Ésta es la única forma que le compete a la creatura racional, ya sea un ángel o un ser humano, entender la Santísima Trinidad: el reconocimiento de la Santísima Trinidad por la fe en la afirmación de la autoridad, aunque con ello no alcance a demostrar convenientemente la Trinidad de las Personas.
Solo la razón de autoridad puede probar un dogma de fe. Pero para los que no creen en la autoridad deben insistir en la demostración racional.
Para quien tiene fe no hay repugnancia ni imposibilidad de creer las enseñanzas de la fe. Dionisio dice que razonamos fundados en el testimonio de la autoridad de las Sagradas Escrituras reveladas por Dios y confirmadas por la Iglesia.
Solo se puede creer en los dogmas por la afirmación de la autoridad del Magisterio de la Santa Iglesia. No podemos pretender creer en ellos con las pobres luces de nuestra mente.
Un buen católico no deber ser ignorante de los dogmas, y esto implica el esfuerzo por conocerlos y estudiarlos y entender sus consecuencias.
La falta de este esfuerzo por conocer el dogma y sus implicancias lleva lamentablemente a distorsionarlo, a crear confusión y poner mal espíritu, y, eventualmente, a caer en herejía.
Al error y a la falsedad no se les debe tolerar porque extravían y condenan al alma. No hay salvación para quien se extravía. Debemos, pues, defender nuestra vida eterna de los ataques que ésta pueda sufrir a través del error.
Nuestra vida espiritual no es más que un feroz combate espiritual y ésta es la posición correcta para el alma. No dejarse llevar por el sentimentalismo sino por el espíritu de lucha para defender el preciado tesoro, y esta lucha contra el error debe ser implacable y tajante.
A veces se la evita para no causar división entre las personas.

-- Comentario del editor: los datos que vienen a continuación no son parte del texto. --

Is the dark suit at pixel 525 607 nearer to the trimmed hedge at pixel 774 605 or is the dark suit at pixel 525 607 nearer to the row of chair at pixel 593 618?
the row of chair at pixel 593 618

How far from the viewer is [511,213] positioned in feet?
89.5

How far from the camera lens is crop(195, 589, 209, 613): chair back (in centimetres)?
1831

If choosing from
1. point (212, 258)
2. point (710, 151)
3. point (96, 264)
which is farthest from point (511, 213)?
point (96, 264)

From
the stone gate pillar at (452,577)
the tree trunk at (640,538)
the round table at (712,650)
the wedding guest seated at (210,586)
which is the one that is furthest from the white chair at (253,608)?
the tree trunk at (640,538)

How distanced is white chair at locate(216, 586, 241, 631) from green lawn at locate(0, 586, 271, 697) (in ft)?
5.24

Pero peor que la división es permitir y comprometerse con el error, pues, como ya hemos dicho, está en juego nuestra salvación.
La división causada entre las personas por el combate en defensa del bien y la verdad es real y necesaria como autodefensa.
No es división querida por sí misma sino por defensa de valores altísimos como la verdad y el bien, y la propia salvación.
Luego, quien se compromete con el error y el mal y calla la verdad es quien se hace objeto a sí mismo de separación. Quien calla la verdad es el causante de la división, y no quien la dice.
Es como si dijéramos, porque hay mal Dios es causa del mal. ¡No! El mal ocurre porque se autoexcluye del bien. Es el pecador quien se envía a sí mismo al infierno, y no Dios.
Sería impropio de un buen padre de familia no advertir a sus hijos de los peligros de la vida, para que estos no caigan en complicidad con el mal. Es una lucha de prevención.
Sería impropio de un buen pastor no indicar a sus ovejas el camino correcto a seguir y no avisarles el precipicio que deben evitar.
Nuestro Señor Jesucristo nos ha advertido muchas veces sobre esto.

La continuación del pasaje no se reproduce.